Tim Burton: Sometimes Being an Auteur is a Bad Thing

As an elitist film snob, I subscribe to the “auteur” theory. I believe that the director is the true author of the film and that it is my job as a film writer to trace a filmmaker’s themes and creative tics through their filmography. When Truffaut wrote about the Auteur theory, he was speaking mostly about ascertaining whose creative vision each film was and also about his role as a critic, but to call a director an “auteur” has become a shorthand for praising the filmmaker for having a unique and distinctive vision.

Most auteurs are directors who return to the same material or setting often and/or emply a specific visual scheme and design. In other words, to be considered a true auteur, one should be able to look at a fragment of that filmmaker’s newest film and be able to recognize it immediately as the work of that particular director.
◆ ◆ ◆ ◆ ◆ ◆ ◆
Short task a: Pick out every line of the records that contains the string "head", matching case exactly.
The film essay and the records are unrelated material.

Records supplied:
◆ ◆ ◆ ◆ ◆ ◆ ◆
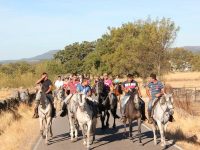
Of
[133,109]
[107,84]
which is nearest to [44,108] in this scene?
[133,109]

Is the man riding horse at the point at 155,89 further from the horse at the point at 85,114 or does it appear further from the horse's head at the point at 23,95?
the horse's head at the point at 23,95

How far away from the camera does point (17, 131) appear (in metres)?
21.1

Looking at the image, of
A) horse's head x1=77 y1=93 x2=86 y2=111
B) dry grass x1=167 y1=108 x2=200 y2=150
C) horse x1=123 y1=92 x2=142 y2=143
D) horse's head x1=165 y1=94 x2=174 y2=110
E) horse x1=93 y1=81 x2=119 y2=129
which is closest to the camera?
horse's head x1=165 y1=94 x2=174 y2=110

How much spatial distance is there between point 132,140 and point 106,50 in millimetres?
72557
◆ ◆ ◆ ◆ ◆ ◆ ◆
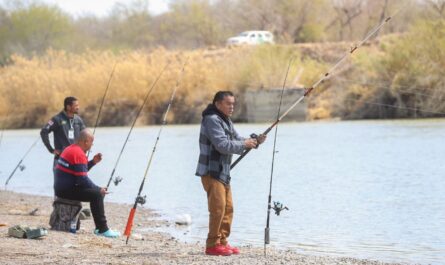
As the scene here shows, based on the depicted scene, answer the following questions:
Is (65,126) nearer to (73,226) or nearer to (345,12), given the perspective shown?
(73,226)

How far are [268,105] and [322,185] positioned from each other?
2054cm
◆ ◆ ◆ ◆ ◆ ◆ ◆
Short task b: Carry on the essay about Tim Burton and auteur theory from the point where it ends.

Expected answer a:
Is the man riding horse at the point at 155,89 further from the horse at the point at 85,114 or does it appear further from the horse's head at the point at 23,95?
the horse's head at the point at 23,95
A) horse's head x1=77 y1=93 x2=86 y2=111
D) horse's head x1=165 y1=94 x2=174 y2=110
horse's head x1=165 y1=94 x2=174 y2=110

Expected answer b:
Today, there are very few auteurs left. In the rest of the world, there are many distinctive filmmakers like Arnaud Desplechin, Lukas Moodysson, Wong Kar-Wai, Ken Loach, and a handful of others. But surprisingly, the majority of filmmakers I consider to be auteurs are in America. We’ve got Spike Lee, Woody Allen, Terrence Malick, Quentin Tarantino, Paul Thomas Anderson, Wes Anderson, David Fincher, Richard Linklater and a handful of others. To be not be considered an auteur is not necessarily the worst thing in the world. Many great filmmakers don’t fall into this category. Although, the truth of the matter is that most of the time, to be considered an auteur is indeed a compliment.

Tim Burton practically defines the word “auteur.” Look up the word in the dictionary and you’ll probably see his scraggly hair. He has repeated visual motifs and production designs that resemble abstract art, lots of deep velvety black hues dominating the palette and bright yellows and greens when they do pop up, oddball and outcast characters often at the center of his films, Danny Elfman scores, and a seeming desire to never allow his films to become too serious or consequential. That last comment by the way has only been a recent development, applied solely to the films he’s made in recent years. And it’s become something of a detriment to his recent work, which feels mostly as if there are no real stakes. And even when there are stakes, it doesn’t feel real.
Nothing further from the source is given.